The Nehru Suit. Apparently some manufacturers are still trying to bring them back.

Went out on one of those computer board “dates” the other day to a lunch with a woman I had met online. Since it was lunch, and a workday – I wore what I normally wear to work… Which is business casual, with the usual attached company badge. The restaurant was a strip mall joint – nothing fancy. The woman in question made a snide comment about my “not dressing up”. In her occupation as an educator, I guess she had never been exposed to the tech world. I gave up explaining what I do a long time ago to non-technical people – leaning towards the “something with computers” amorphism.

I do have and sometimes wear suits in appropriate situations, and in my collection of 10-15, they range from Jos A Banks to Anderson & Sheppard bespoke – typically chosen on the basis of the old business adage – “slightly out dress your customer”. Ergo don’t wear a $10,000 Rubinacci to a meet and greet with your Government clients (wear you Banks), while it is the low end in some boardrooms. The nice thing about Rubinacci is they don’t put their label inside the suit, unless you ask. If you know the fabric look and feel of a high quality suit, you can figure it out (from across the street) even if you don’t know the maker. I have had a few knowledgeable women surreptitiously actually check the label inside the jacket.
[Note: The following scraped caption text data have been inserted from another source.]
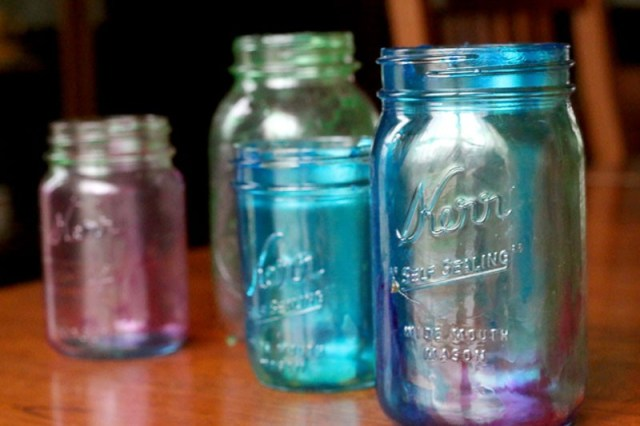 We gave our tinted mason jars to Grandma for Mother's Day! Who will you gift your colorful tint mason jars to?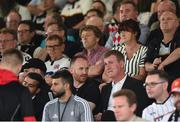 24 July 2019; Former Dundalk manager and current Republic of Ireland U21 manager Stephen Kenny, right, and Dundalk opposition analyst Stephen O'Donnell in attendance prior to the UEFA Champions League Second Qualifying Round 1st Leg match between Dundalk and Qarabag FK at Oriel Park in Dundalk, Louth. Photo by Ben McShane/Sportsfile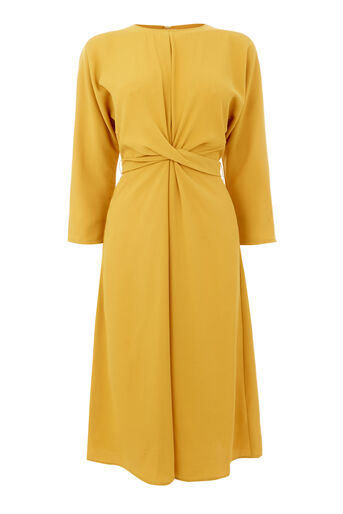 Warehouse, TWIST FRONT DRESS Yellow 0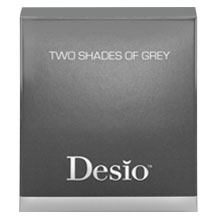 desio-two-shadows-of-grey-dark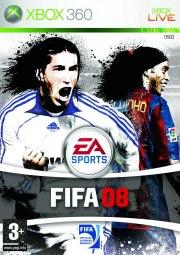 Carátula de FIFA 08 - Xbox 360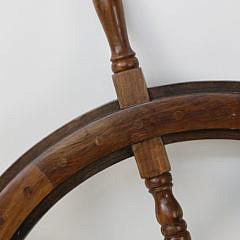 Contemporary Mahogany and Brass Ship's Wheel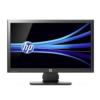 Màn hình Desktop HP Compaq Le2002x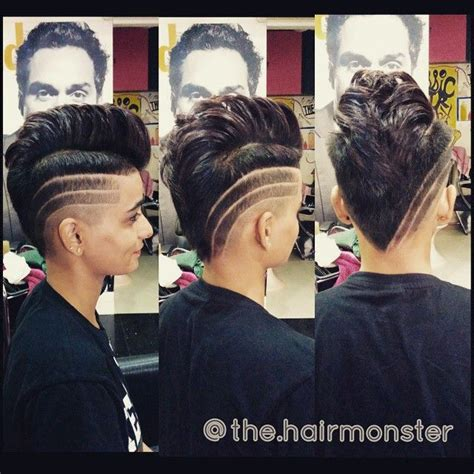 short shaved hairstyle 1000 ideas about short shaved hair 1000 ideas about female mohawk on pinterest undercut
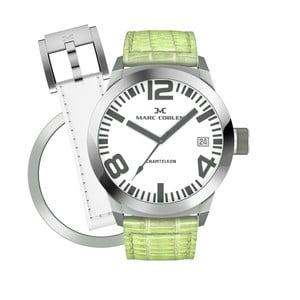 Zegarek damski Marc Coblen z dodatkowym paskiem i obręczą P78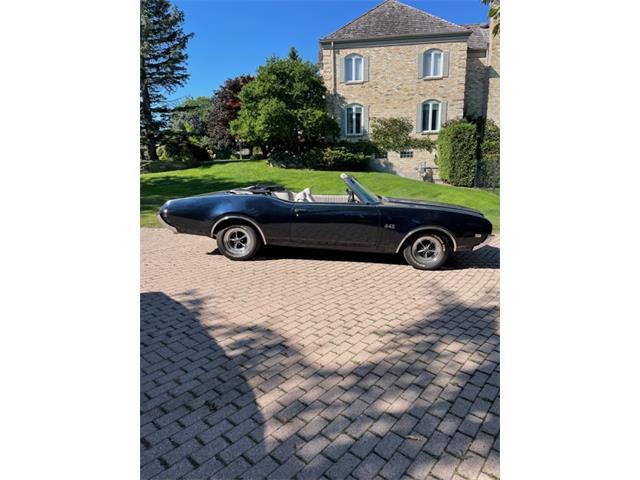 1969 Oldsmobile 442 (CC-1520333) for sale in London, Ontario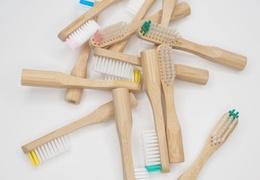 Lot de 2 têtes de brosse à dents rechargeables en bambou - poils souples transparents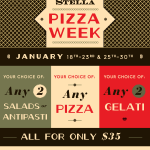 stella_pizzaweek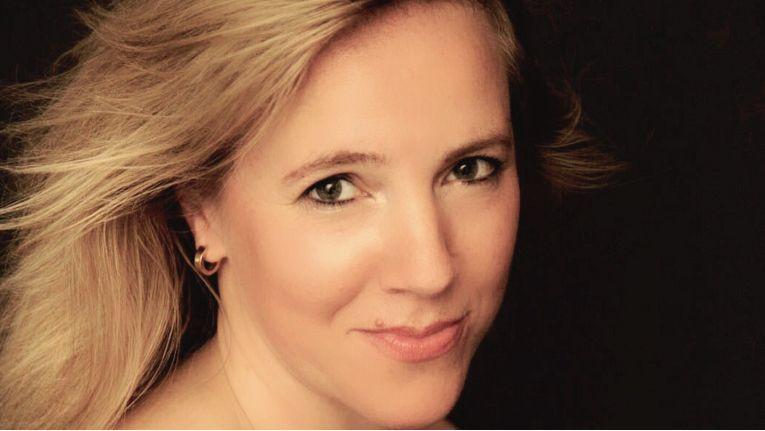 Katrin Schleunes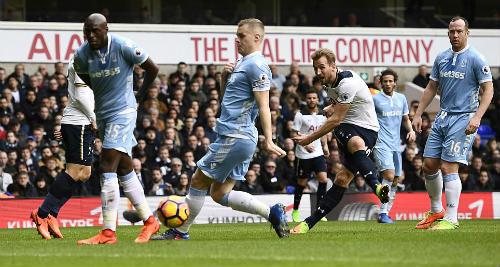 Tottenham – Everton: Siêu tiền đạo đối đầu - 1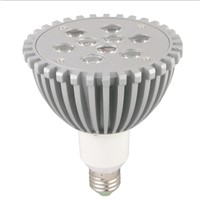 9W High Power E27 LED Spotlight (ELM-P38-9W-Y)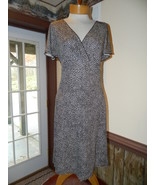 Ann Taylor size 4 Brown Dot Work Church Date dress Rayon preloved excellent - $25.99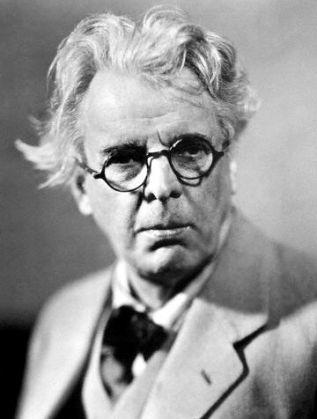 Yeats, Joyce, and the Irish Revival - image 1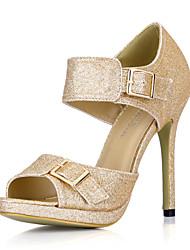 Elegantes espumosos brillo Sandalias de tacón de aguja con hebilla de fiesta / zapatos de noche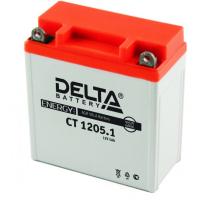 DELTA CT1205.1 (YB5L-B, 12N5-3B)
Have a friend who was a marketer in the Music Industry years ago. Don’t know if anyone remembers Nehru suits, but they were a big fad back in the early 70’s. My friend flew up o NYC to the Garment district and had a set of 5 made. The problem being after one summer they promptly “went out of style”, leaving him with a closet of expensive unwearable suits.

And about the lady who complained? Needless to say it was a one-dater.

Oh no! Not the Polo shirts!

Polo shirt debate: Dating deal-breaker or still in style?

Love it or hate it, the polo shirt has cemented its role in fashion and pop culture — evoking images of WASPy jocks, prep school suck-ups, Best Buy employees and old-moneyed yacht owners across America.

Ralph Lauren, who helped propel the silhouette from a practical sport shirt (worn by tennis, golf and polo players alike), to an everyday wardrobe staple, is retiring from his Polo-branded empire this year. And as sad as it is to see the fashion legend hang his equestrian-inspired hat, I say it’s time to retire the polo shirt with him.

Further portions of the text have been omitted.